The situation in the English colonies appears to have been a reflection of the Mother Country. In 1660, the rules introduced in Harvard College included the following:

It is hereby ordered that the president and fellows of the Harvard College have the powers to punish all misdeeds of the young men in their college. They are to use their best judgement and punish by fines or whipping in the hall publicly, as the nature of the offense shall call for. (quoted by Cubberley, 1919, 57)

There is record of a student being publicly whipped for blasphemy in 1674. The chastisement was preceded with a prayer.

Christopher Dock, who is reputed to have published in 1750 the first book on teaching in what was to become the United States of America, described his methods as follows:

When all the little ones have recited, these [those who have not been able to recite the scripture passage] are asked again and any one having failed in more than three trials a second time, is called "Lazy" by the entire class and his name is written down. Whether such a child fear the rod or not, I know from experience that this denunciation of the children hurts more than if I were constantly to wield and flourish the rod...
Where the Lord does not help build, all that build work in vain.

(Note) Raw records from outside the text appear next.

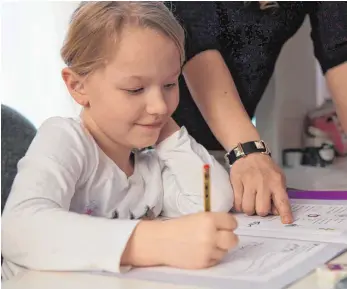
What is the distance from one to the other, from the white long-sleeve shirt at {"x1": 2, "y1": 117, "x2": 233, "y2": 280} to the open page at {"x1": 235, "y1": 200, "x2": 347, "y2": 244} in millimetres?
64

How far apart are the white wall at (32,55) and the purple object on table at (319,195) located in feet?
1.08

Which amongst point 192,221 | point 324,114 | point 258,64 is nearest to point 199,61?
point 258,64

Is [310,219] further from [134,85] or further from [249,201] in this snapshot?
[134,85]

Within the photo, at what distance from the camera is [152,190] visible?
0.64 metres

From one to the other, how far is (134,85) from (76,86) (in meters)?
0.08

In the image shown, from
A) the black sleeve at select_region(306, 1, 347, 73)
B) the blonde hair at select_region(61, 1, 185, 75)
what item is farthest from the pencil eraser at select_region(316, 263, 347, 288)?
the black sleeve at select_region(306, 1, 347, 73)

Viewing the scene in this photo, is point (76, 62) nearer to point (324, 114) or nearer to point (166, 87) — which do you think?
point (166, 87)

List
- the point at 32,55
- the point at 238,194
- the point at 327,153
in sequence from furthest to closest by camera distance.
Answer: the point at 327,153, the point at 32,55, the point at 238,194

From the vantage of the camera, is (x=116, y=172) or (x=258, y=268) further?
(x=116, y=172)

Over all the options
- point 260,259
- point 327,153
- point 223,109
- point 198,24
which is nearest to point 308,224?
point 260,259

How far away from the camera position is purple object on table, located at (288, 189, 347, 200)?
71cm

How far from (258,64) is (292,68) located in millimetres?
433

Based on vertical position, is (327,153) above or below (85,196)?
below

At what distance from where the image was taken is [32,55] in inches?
29.5
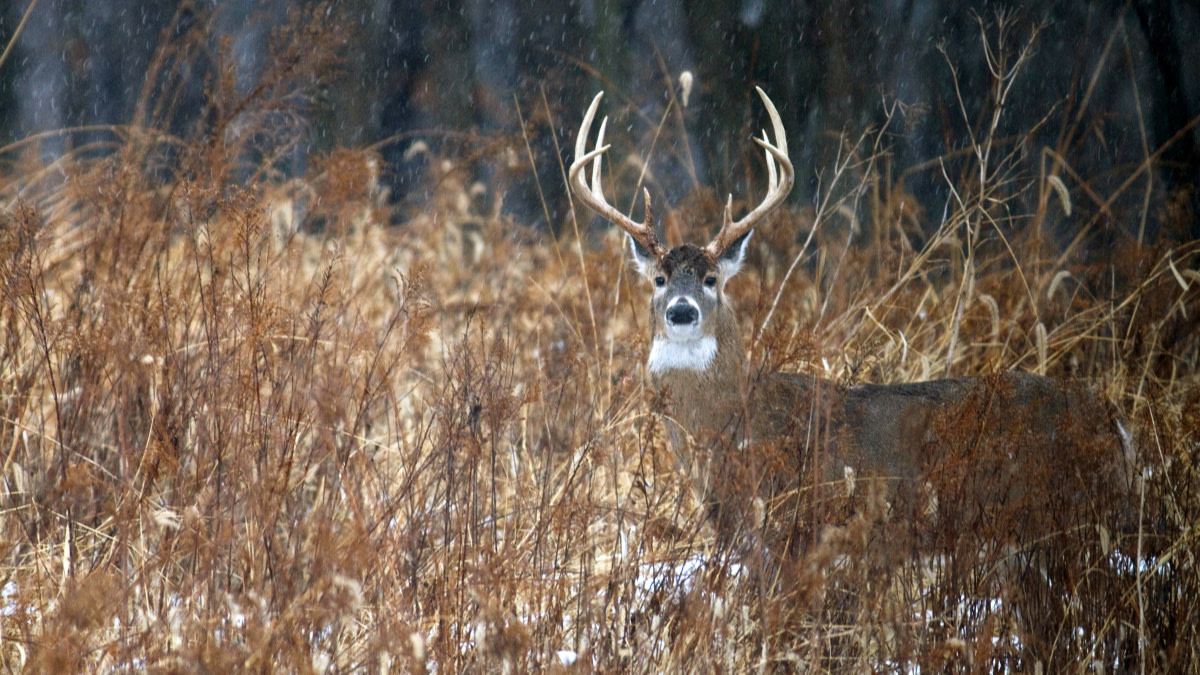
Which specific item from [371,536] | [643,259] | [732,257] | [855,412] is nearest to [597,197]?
[643,259]

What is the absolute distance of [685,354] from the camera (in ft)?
14.3

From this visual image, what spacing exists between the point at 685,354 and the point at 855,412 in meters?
1.21

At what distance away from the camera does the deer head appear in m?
4.30

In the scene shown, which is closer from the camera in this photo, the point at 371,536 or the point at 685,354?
the point at 371,536

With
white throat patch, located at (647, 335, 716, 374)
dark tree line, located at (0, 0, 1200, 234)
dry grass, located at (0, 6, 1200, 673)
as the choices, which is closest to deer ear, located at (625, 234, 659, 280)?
white throat patch, located at (647, 335, 716, 374)

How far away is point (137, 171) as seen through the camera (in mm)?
4250

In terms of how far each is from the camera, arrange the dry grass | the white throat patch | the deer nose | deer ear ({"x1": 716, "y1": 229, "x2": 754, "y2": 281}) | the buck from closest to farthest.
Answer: the dry grass < the buck < the deer nose < the white throat patch < deer ear ({"x1": 716, "y1": 229, "x2": 754, "y2": 281})

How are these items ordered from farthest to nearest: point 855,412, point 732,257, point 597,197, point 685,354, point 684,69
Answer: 1. point 684,69
2. point 732,257
3. point 597,197
4. point 685,354
5. point 855,412

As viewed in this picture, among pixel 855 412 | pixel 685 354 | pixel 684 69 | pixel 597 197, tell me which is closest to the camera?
pixel 855 412

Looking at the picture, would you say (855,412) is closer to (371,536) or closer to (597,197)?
(371,536)

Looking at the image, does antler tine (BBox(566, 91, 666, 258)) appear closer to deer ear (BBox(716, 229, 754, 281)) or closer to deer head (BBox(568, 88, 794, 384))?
deer head (BBox(568, 88, 794, 384))

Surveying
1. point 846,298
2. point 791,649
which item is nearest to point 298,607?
point 791,649

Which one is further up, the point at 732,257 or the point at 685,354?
the point at 732,257

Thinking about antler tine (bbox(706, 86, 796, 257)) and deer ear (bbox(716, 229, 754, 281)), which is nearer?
antler tine (bbox(706, 86, 796, 257))
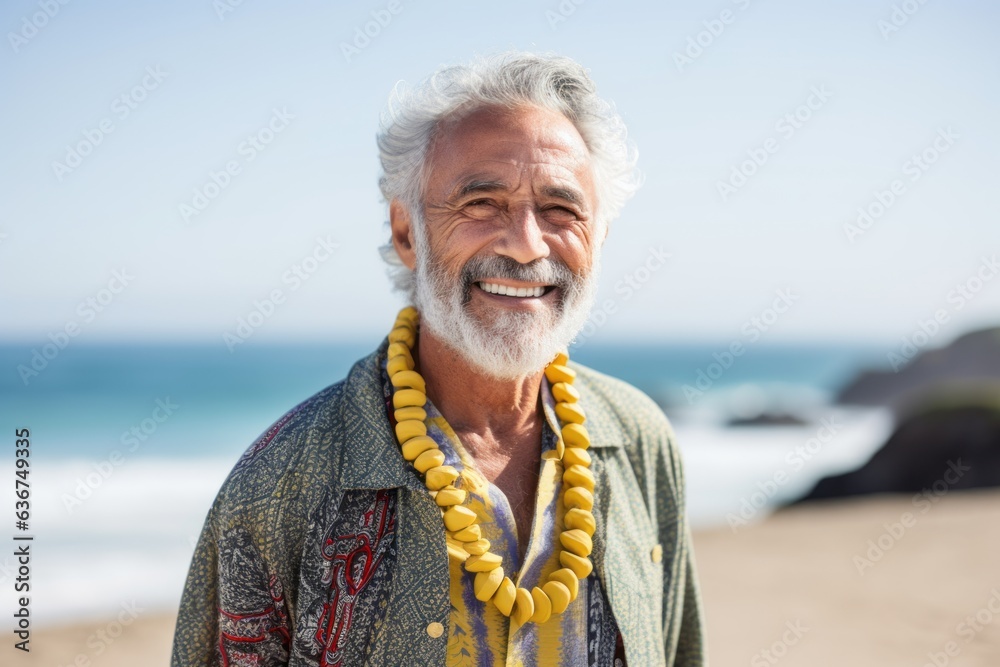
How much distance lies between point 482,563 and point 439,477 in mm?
218

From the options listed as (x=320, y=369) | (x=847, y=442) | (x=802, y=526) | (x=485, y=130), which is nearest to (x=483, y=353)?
(x=485, y=130)

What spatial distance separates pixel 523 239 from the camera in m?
1.98

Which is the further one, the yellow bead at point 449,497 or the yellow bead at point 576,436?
the yellow bead at point 576,436

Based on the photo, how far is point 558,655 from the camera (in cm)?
192

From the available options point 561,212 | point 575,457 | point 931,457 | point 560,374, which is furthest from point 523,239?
point 931,457

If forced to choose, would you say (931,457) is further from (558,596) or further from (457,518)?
(457,518)

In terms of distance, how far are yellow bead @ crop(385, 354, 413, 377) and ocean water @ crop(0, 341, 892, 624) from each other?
20.8ft

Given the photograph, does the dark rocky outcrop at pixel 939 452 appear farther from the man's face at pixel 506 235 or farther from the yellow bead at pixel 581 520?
the man's face at pixel 506 235

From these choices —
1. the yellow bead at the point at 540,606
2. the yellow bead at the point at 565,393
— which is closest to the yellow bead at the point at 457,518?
the yellow bead at the point at 540,606

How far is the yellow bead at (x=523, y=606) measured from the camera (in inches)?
73.2

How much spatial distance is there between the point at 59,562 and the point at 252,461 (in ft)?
26.5

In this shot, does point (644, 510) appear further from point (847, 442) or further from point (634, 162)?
point (847, 442)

The slap of the hand, hazel branch and birch rod are means of preventing a wicket outburst, but they cannot change the stubborn heart, which holds us all in such a sway since the fall, that we are all inclined more to the bad than to the good, so long as the heart is unchanged and not renewed by the spirit of God. But while the seed of wickedness is present, remove it, not only from ourselves, but from our fellow man and from our youth. (edited by Knight and Hall, 1951, 32)



3.6 Summary

The educational dimension of the Renaissance was restricted to a few schools and a few writers. The rediscovery of Classical writers such as Quintilian helped stimulate a more humane approach to teaching methods, first in Italy with Vergerio, Vittorino and Guarino, all practising schoolmasters. In the north, those notable and influential writers, Erasmus and Montaigne, strongly denounced the physical cruelty which characterised the treatment of children. Most of the Protestant leaders, with their literal interpretation of the Old Testament edicts, accepted corporal punishment as the appropriate method of saving the child from his inherited evil tendencies. A significant exception to this was Comenius who denied the efficacy of chastisement in motivating children to learn; he did, nevertheless, accept it as a final resort for moral purposes.

Organised Catholic orders originating in France, particularly the Jesuits and the Christian Brothers of de la Salle, organised teaching methods to a much more subtle degree than had previously been attempted. While the control of the child was extremely important, the crude method of physical violence was kept to a minimum, and later outlawed, at least in theory, in their schools. Continental schools were later to be a contrast and an example to the schools in the English-speaking world in this matter.

There was an unfulfilled hope in the 16th century, with Mulcaster and particularly Ascham, that England would develop less rigorous teaching methods. Occasional protests, either directly or in satirical literature, were made against the brutality of the English schools in the following two-hundred years. John Locke opposed the use of punishment in the learning situation, but he also reinforced the general English belief in the need for a "hardened" character. This public belief in, and acceptance of, physical pain, plus the lack of any regulations which set down minimum standards of acceptable practices, allowed the schools of England their freedom to continue ancient practices undisturbed by outside interference.